WHAT NEEDS TO BE DONE: Print every record below exactly, minus the pictures.

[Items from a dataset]
● ● ●

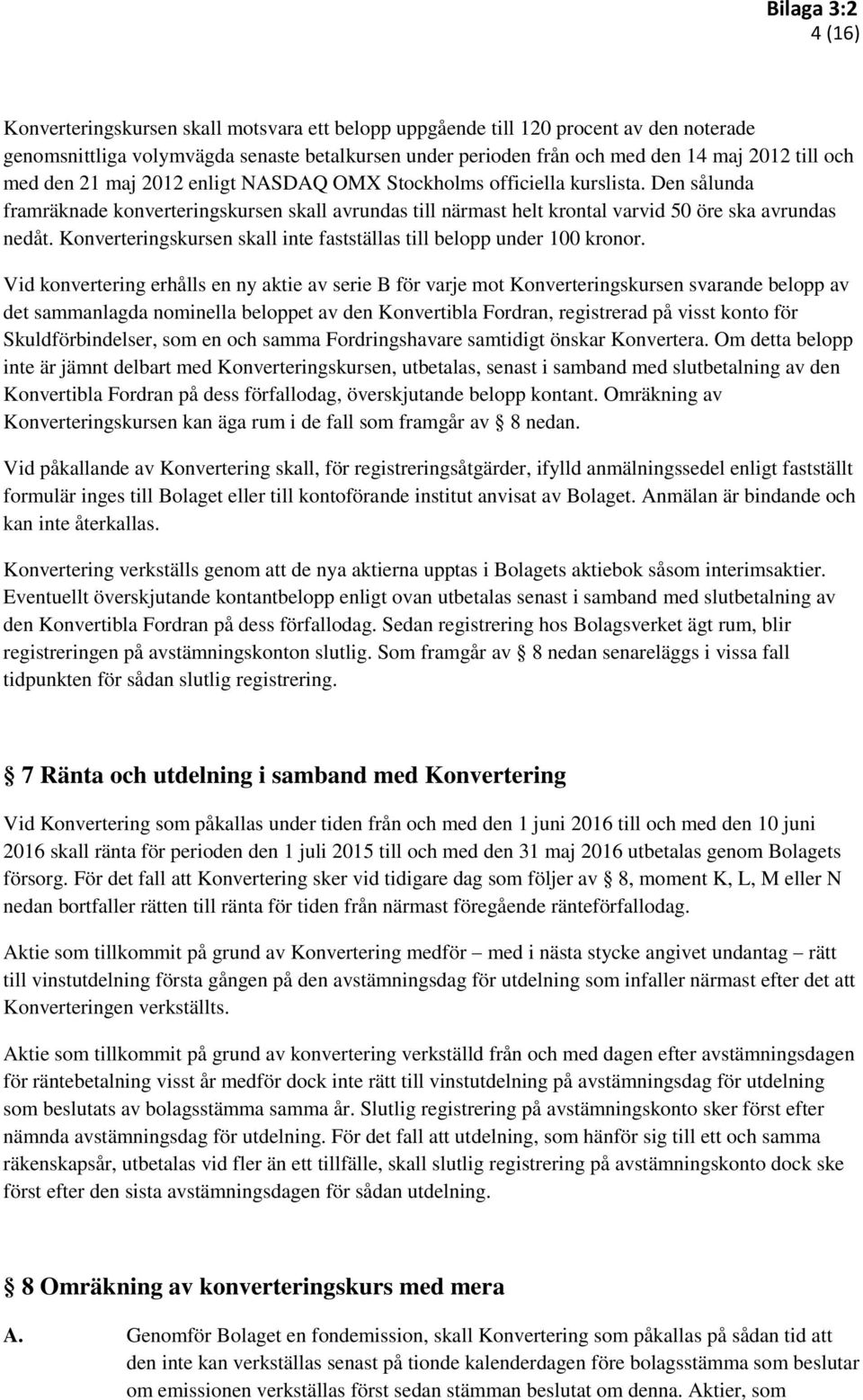 Bilaga 3:2
4 (16)

Konverteringskursen skall motsvara ett belopp uppgående till 120 procent av den noterade genomsnittliga volymvägda senaste betalkursen under perioden från och med den 14 maj 2012 till och med den 21 maj 2012 enligt NASDAQ OMX Stockholms officiella kurslista. Den sålunda framräknade konverteringskursen skall avrundas till närmast helt krontal varvid 50 öre ska avrundas nedåt. Konverteringskursen skall inte fastställas till belopp under 100 kronor.

Vid konvertering erhålls en ny aktie av serie B för varje mot Konverteringskursen svarande belopp av det sammanlagda nominella beloppet av den Konvertibla Fordran, registrerad på visst konto för Skuldförbindelser, som en och samma Fordringshavare samtidigt önskar Konvertera. Om detta belopp inte är jämnt delbart med Konverteringskursen, utbetalas, senast i samband med slutbetalning av den Konvertibla Fordran på dess förfallodag, överskjutande belopp kontant. Omräkning av Konverteringskursen kan äga rum i de fall som framgår av § 8 nedan.

Vid påkallande av Konvertering skall, för registreringsåtgärder, ifylld anmälningssedel enligt fastställt formulär inges till Bolaget eller till kontoförande institut anvisat av Bolaget. Anmälan är bindande och kan inte återkallas.

Konvertering verkställs genom att de nya aktierna upptas i Bolagets aktiebok såsom interimsaktier. Eventuellt överskjutande kontantbelopp enligt ovan utbetalas senast i samband med slutbetalning av den Konvertibla Fordran på dess förfallodag. Sedan registrering hos Bolagsverket ägt rum, blir registreringen på avstämningskonton slutlig. Som framgår av § 8 nedan senareläggs i vissa fall tidpunkten för sådan slutlig registrering.

§ 7 Ränta och utdelning i samband med Konvertering

Vid Konvertering som påkallas under tiden från och med den 1 juni 2016 till och med den 10 juni 2016 skall ränta för perioden den 1 juli 2015 till och med den 31 maj 2016 utbetalas genom Bolagets försorg. För det fall att Konvertering sker vid tidigare dag som följer av § 8, moment K, L, M eller N nedan bortfaller rätten till ränta för tiden från närmast föregående ränteförfallodag.

Aktie som tillkommit på grund av Konvertering medför – med i nästa stycke angivet undantag – rätt till vinstutdelning första gången på den avstämningsdag för utdelning som infaller närmast efter det att Konverteringen verkställts.

Aktie som tillkommit på grund av konvertering verkställd från och med dagen efter avstämningsdagen för räntebetalning visst år medför dock inte rätt till vinstutdelning på avstämningsdag för utdelning som beslutats av bolagsstämma samma år. Slutlig registrering på avstämningskonto sker först efter nämnda avstämningsdag för utdelning. För det fall att utdelning, som hänför sig till ett och samma räkenskapsår, utbetalas vid fler än ett tillfälle, skall slutlig registrering på avstämningskonto dock ske först efter den sista avstämningsdagen för sådan utdelning.

§ 8 Omräkning av konverteringskurs med mera

A. Genomför Bolaget en fondemission, skall Konvertering som påkallas på sådan tid att den inte kan verkställas senast på tionde kalenderdagen före bolagsstämma som beslutar om emissionen verkställas först sedan stämman beslutat om denna. Aktier, som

● ● ●

SOLVED EXERCISE:
 Bilaga 3:2
4 (16)

Konverteringskursen skall motsvara ett belopp uppgående till 120 procent av den noterade genomsnittliga volymvägda senaste betalkursen under perioden från och med den 14 maj 2012 till och med den 21 maj 2012 enligt NASDAQ OMX Stockholms officiella kurslista. Den sålunda framräknade konverteringskursen skall avrundas till närmast helt krontal varvid 50 öre ska avrundas nedåt. Konverteringskursen skall inte fastställas till belopp under 100 kronor.

Vid konvertering erhålls en ny aktie av serie B för varje mot Konverteringskursen svarande belopp av det sammanlagda nominella beloppet av den Konvertibla Fordran, registrerad på visst konto för Skuldförbindelser, som en och samma Fordringshavare samtidigt önskar Konvertera. Om detta belopp inte är jämnt delbart med Konverteringskursen, utbetalas, senast i samband med slutbetalning av den Konvertibla Fordran på dess förfallodag, överskjutande belopp kontant. Omräkning av Konverteringskursen kan äga rum i de fall som framgår av § 8 nedan.

Vid påkallande av Konvertering skall, för registreringsåtgärder, ifylld anmälningssedel enligt fastställt formulär inges till Bolaget eller till kontoförande institut anvisat av Bolaget. Anmälan är bindande och kan inte återkallas.

Konvertering verkställs genom att de nya aktierna upptas i Bolagets aktiebok såsom interimsaktier. Eventuellt överskjutande kontantbelopp enligt ovan utbetalas senast i samband med slutbetalning av den Konvertibla Fordran på dess förfallodag. Sedan registrering hos Bolagsverket ägt rum, blir registreringen på avstämningskonton slutlig. Som framgår av § 8 nedan senareläggs i vissa fall tidpunkten för sådan slutlig registrering.

§ 7 Ränta och utdelning i samband med Konvertering

Vid Konvertering som påkallas under tiden från och med den 1 juni 2016 till och med den 10 juni 2016 skall ränta för perioden den 1 juli 2015 till och med den 31 maj 2016 utbetalas genom Bolagets försorg. För det fall att Konvertering sker vid tidigare dag som följer av § 8, moment K, L, M eller N nedan bortfaller rätten till ränta för tiden från närmast föregående ränteförfallodag.

Aktie som tillkommit på grund av Konvertering medför – med i nästa stycke angivet undantag – rätt till vinstutdelning första gången på den avstämningsdag för utdelning som infaller närmast efter det att Konverteringen verkställts.

Aktie som tillkommit på grund av konvertering verkställd från och med dagen efter avstämningsdagen för räntebetalning visst år medför dock inte rätt till vinstutdelning på avstämningsdag för utdelning som beslutats av bolagsstämma samma år. Slutlig registrering på avstämningskonto sker först efter nämnda avstämningsdag för utdelning. För det fall att utdelning, som hänför sig till ett och samma räkenskapsår, utbetalas vid fler än ett tillfälle, skall slutlig registrering på avstämningskonto dock ske först efter den sista avstämningsdagen för sådan utdelning.

§ 8 Omräkning av konverteringskurs med mera

A. Genomför Bolaget en fondemission, skall Konvertering som påkallas på sådan tid att den inte kan verkställas senast på tionde kalenderdagen före bolagsstämma som beslutar om emissionen verkställas först sedan stämman beslutat om denna. Aktier, som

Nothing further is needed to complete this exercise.